— EXTRACT TO READ —
***
This comment by Lewis just stopped me in my tracks. What a thing to say! It reminds me of something else of his I read recently in the book of essays called ‘Christian Reflections.’ In the chapter called ‘Christianity and Culture,’  he spends many pages reflecting on the role of culture and the arts in the Christian life, as well as in bringing people towards Christ or away from Him. The heart of it is a serious consideration of certain principle values in European literature (of which Lewis was an expert scholar):

“(a) honour, (b) sexual love, (c) material prosperity, (d) pantheistic contemplation of nature, (e) Sehnsucht awakened by the past, the remote, or the (imagined) supernatural, (f) liberation of impulses. These were called “sub-Christian. This is a term of disapproval if we are comparing them with Christian values: but if we take” sub-Christian” to mean “immediately subChristian” (i.e., the highest level of merely natural value lying immediately below the lowest level of spiritual value) it may be a term of relative approval. Some of the six values I have enumerated may be sub-Christian in this (relatively) good sense. For (c) and (f) I can make no defence; whenever they are accepted by the reader with anything more than a ‘willing suspension of disbelief’ they must make him worse. But the other four are all two-edged. I may symbolize what I think of them all by the aphorism ‘Any road out of Jerusalem must also be a road into Jerusalem.'”
***
— TASK A —
In the passage on Lewis and European literature, which two of the six values does Lewis say he cannot defend?
The passage and the listing come from separate sources.

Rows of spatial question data
***
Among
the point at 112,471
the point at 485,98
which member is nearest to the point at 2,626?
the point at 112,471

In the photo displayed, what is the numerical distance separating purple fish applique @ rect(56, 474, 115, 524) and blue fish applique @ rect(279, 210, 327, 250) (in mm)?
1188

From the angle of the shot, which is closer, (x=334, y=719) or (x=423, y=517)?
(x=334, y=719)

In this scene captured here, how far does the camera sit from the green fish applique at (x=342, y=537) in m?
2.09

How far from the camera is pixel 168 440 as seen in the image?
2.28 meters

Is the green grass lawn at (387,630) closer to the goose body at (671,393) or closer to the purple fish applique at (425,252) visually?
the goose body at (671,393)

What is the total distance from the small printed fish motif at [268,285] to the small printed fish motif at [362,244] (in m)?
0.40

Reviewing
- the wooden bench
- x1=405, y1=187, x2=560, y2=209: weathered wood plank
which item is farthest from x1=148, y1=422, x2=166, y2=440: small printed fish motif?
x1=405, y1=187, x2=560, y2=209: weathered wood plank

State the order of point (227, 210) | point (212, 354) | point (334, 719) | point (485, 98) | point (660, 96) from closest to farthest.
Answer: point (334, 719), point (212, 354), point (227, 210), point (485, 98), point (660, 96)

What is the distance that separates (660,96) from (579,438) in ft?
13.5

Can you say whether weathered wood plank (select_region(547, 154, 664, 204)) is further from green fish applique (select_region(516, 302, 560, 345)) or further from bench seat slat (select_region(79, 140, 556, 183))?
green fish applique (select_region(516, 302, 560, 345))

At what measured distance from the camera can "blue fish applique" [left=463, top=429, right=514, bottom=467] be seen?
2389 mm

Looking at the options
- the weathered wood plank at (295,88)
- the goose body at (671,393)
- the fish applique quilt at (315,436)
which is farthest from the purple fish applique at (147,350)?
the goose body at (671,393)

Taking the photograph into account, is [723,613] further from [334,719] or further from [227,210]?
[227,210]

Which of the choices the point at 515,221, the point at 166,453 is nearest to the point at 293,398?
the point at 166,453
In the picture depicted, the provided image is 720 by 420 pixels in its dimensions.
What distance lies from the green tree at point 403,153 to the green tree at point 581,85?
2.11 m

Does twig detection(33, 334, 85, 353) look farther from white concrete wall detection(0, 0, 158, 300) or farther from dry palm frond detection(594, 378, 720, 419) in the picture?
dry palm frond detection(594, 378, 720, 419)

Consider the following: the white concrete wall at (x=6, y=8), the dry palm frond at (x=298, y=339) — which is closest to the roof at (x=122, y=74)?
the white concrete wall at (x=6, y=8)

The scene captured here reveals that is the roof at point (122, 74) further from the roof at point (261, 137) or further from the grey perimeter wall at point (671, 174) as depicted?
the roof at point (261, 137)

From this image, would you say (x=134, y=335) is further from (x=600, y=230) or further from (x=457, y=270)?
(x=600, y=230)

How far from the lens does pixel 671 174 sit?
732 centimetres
***
— TASK B —
Filter the listing to the lines that contain the word "roof", treating uppercase and lowercase as different.

— TASK ANSWER A —
Material prosperity and liberation of impulses.

— TASK ANSWER B —
Consider the following: the white concrete wall at (x=6, y=8), the dry palm frond at (x=298, y=339) — which is closest to the roof at (x=122, y=74)?
The scene captured here reveals that is the roof at point (122, 74) further from the roof at point (261, 137) or further from the grey perimeter wall at point (671, 174) as depicted?
the roof at point (261, 137)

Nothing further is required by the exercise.